◆ **Objetivo 1**: No exemplo dado no texto sobre vendas de jogadores, qual é o valor da transação registrado na Europa?
◆ **Objetivo 2**: Extraia do texto sobre vendas de jogadores, sem nenhuma alteração, a parte que começa em "Via de regra, normalmente" e termina em "manipulação nos balanços.".

◆ **Trecho da fonte**:

____

Nessa thread estamos jogando luz em diversos fatos que são inerentes as vendas de jogadores, mas raramente são noticiados de forma adequada, se é que chegam a ser noticiados.
Resolvi listar tudo que me passa pela cabeça ao ler notícias sobre vendas. Enquanto muitos comemoram efusivamente a venda para por X milhões de Euros e outros saem xingando loucamente o dirigente esportivo, uma infinidade de detalhes passam desapercebidos pela imensa maioria. E o pior: essas informações, que acabam omitidas, acabam dando lastro para uma série de narrativas que ou são equívocos escabrosos, ou se resumem a desonestidade intelectual.
DIVULGAÇÃO
O primeiro grande desafio é descobrir os valores exatos da transação. Além de valores divergentes, que podem ter algumas explicações, como veremos no próximo passo, podem trocar as moedas, usar diferentes taxas de câmbio, replicarem notícias falsas, etc… Quem é a favor da gestão joga os valores lá em cima, quem é contra joga muito para baixo.
Via de regra, normalmente circulam valores que são informados pela própria gestão através de sua assessoria de imprensa. Não me parece que exista o hábito de questionar essas assessorias, afinal, elas provêm conteúdo mastigado diariamente para jornais, canais de YouTube, portais, etc. Ninguém quer criar caso com quem lhe garante o sustento, ainda mais com tanta molezinha.
Aqui nasce o lado obscuro da maioria das transações.
Qual a primeira onda de questionamentos quando noticiam uma venda?
Nessa parte vamos analisar essa primeira onda. Na segunda vamos tratar dos seus efeitos sobre outras narrativas, concluindo essa thread de três postagens.
REGISTROS
Nós temos vários problemas nesse tópico. Um deles dá até margem a manipulação nos balanços.
Não há uniformidade nos registros de vendas no Brasil. Alguns clubes registram a receita bruta, outros a líquida, alguns sequer expurgam do montante registrado direitos de terceiros, no intuito de inflar a receita que serve de parâmetro para definição de gestões temerárias na Lei do Profut.
Enquanto existem alguns clubes que tem notas realmente explicativas, explicitando até as comissões e intermediações pagas, outros mal listam que foi vendido naquele exercício. Informações sobre parcelamentos e antecipações são ainda mais raros.
Quem começa a correr atrás de informação na ponta compradora ainda depara com mais um problema: clubes europeus informam o desencaixe total. Exemplificando:
Jogador X tem os direitos repartidos em 90 e 10%. O clube vendendor receberá $900k, hipoteticamente, os terceiros receberão $100k. O clube europeu acorda pagar comissões e intermediações de uns $200k. Tem outros custos capitalizaveis que montam uns $50k.
O registro na Europa será de uma transação de $1.250k e o press release costuma indicar esse montante. Ele será desmembrado e devidamente explicado nos balanços interinos e anuais da imensa maioria dos clubes europeus. O clube brasileiro, em tese, informará e registrará os $900k, mas nessa confusão e opacidade, acabam surgindo “informações” de que a venda foi de $1.250k, ou $1000k.

____

◆ **Trecho dos dados**:
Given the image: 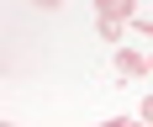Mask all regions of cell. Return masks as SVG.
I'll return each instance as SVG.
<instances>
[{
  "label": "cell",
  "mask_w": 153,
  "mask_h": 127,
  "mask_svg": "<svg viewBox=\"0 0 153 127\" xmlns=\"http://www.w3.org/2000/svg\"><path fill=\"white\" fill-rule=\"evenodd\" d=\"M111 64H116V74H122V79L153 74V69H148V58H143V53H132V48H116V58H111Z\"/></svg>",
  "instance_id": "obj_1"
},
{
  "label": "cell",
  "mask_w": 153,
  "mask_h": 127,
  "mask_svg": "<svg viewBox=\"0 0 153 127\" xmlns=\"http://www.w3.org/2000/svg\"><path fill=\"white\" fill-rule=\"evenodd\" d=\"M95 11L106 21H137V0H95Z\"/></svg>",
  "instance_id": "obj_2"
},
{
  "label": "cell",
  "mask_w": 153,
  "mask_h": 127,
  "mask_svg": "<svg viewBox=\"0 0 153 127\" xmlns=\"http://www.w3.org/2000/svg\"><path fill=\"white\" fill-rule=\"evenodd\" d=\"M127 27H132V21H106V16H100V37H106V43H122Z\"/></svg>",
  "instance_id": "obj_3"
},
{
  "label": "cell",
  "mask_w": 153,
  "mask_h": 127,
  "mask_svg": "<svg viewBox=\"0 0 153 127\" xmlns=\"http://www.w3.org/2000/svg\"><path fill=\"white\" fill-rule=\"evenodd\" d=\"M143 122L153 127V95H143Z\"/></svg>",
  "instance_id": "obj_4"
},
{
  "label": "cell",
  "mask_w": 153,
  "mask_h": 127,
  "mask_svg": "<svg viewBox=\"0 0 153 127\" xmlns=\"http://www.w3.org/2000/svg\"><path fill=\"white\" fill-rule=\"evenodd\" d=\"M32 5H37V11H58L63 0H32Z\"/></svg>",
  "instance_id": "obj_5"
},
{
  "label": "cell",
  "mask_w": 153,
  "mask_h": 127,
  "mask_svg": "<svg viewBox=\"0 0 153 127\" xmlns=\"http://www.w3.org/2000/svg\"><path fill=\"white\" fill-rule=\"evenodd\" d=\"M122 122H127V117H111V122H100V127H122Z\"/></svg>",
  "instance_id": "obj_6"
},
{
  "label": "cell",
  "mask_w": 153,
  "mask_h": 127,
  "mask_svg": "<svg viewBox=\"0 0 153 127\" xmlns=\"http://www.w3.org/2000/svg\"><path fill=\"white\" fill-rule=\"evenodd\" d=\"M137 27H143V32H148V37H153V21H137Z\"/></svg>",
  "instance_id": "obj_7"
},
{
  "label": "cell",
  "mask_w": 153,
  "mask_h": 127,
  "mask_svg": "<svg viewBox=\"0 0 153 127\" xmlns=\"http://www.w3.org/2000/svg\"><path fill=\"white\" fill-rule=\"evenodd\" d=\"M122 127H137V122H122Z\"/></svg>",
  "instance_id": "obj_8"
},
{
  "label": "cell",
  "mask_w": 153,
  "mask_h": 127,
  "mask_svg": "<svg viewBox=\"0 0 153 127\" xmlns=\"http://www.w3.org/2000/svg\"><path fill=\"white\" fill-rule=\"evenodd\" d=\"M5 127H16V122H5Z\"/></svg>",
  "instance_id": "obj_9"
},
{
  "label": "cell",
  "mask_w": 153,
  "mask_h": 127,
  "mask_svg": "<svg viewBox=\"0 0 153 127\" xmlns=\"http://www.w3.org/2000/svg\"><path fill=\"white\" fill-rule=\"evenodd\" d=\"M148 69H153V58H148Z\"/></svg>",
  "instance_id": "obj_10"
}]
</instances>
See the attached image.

____

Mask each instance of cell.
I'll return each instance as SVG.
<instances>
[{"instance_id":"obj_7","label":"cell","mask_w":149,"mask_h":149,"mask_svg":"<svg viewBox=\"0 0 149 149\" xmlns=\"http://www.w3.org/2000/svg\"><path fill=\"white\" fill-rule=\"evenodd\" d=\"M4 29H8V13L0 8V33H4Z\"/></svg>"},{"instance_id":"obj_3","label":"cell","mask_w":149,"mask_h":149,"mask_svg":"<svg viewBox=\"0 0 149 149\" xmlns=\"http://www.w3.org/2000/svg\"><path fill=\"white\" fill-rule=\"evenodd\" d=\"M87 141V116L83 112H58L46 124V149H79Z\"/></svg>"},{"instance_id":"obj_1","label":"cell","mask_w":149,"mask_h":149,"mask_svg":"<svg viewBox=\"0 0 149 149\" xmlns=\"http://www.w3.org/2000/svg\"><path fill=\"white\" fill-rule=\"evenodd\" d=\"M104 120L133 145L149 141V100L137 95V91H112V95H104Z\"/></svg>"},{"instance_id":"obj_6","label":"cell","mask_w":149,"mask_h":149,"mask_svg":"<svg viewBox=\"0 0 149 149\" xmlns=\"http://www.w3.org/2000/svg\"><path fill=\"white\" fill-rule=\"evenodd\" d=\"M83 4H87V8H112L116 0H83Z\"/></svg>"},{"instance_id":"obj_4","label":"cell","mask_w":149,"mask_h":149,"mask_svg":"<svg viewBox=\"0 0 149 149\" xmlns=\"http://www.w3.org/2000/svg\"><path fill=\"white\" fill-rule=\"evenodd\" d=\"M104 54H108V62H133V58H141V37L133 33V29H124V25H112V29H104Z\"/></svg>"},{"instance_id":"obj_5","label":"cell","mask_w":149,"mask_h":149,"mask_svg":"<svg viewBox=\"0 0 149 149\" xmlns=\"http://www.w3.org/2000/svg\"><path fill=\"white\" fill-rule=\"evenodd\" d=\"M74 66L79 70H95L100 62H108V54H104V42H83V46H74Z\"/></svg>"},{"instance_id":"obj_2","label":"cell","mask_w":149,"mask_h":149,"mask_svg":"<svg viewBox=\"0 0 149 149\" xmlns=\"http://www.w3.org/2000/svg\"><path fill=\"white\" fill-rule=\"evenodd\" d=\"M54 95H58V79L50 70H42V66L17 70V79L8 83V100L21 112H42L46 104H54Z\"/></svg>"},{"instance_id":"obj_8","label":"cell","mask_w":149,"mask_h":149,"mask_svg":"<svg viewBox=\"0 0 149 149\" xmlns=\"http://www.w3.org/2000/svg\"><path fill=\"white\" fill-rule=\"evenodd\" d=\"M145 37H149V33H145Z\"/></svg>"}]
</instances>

____

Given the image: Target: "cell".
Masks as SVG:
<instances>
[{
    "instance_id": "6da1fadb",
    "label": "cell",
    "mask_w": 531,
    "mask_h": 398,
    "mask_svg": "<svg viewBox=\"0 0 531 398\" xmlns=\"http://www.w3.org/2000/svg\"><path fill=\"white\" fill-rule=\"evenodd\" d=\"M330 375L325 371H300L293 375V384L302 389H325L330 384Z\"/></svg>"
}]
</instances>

____

◆ **Resposta 1**: $1.250k.

◆ **Resposta 2**:
Via de regra, normalmente circulam valores que são informados pela própria gestão através de sua assessoria de imprensa. Não me parece que exista o hábito de questionar essas assessorias, afinal, elas provêm conteúdo mastigado diariamente para jornais, canais de YouTube, portais, etc. Ninguém quer criar caso com quem lhe garante o sustento, ainda mais com tanta molezinha.
Aqui nasce o lado obscuro da maioria das transações.
Qual a primeira onda de questionamentos quando noticiam uma venda?
Nessa parte vamos analisar essa primeira onda. Na segunda vamos tratar dos seus efeitos sobre outras narrativas, concluindo essa thread de três postagens.
REGISTROS
Nós temos vários problemas nesse tópico. Um deles dá até margem a manipulação nos balanços.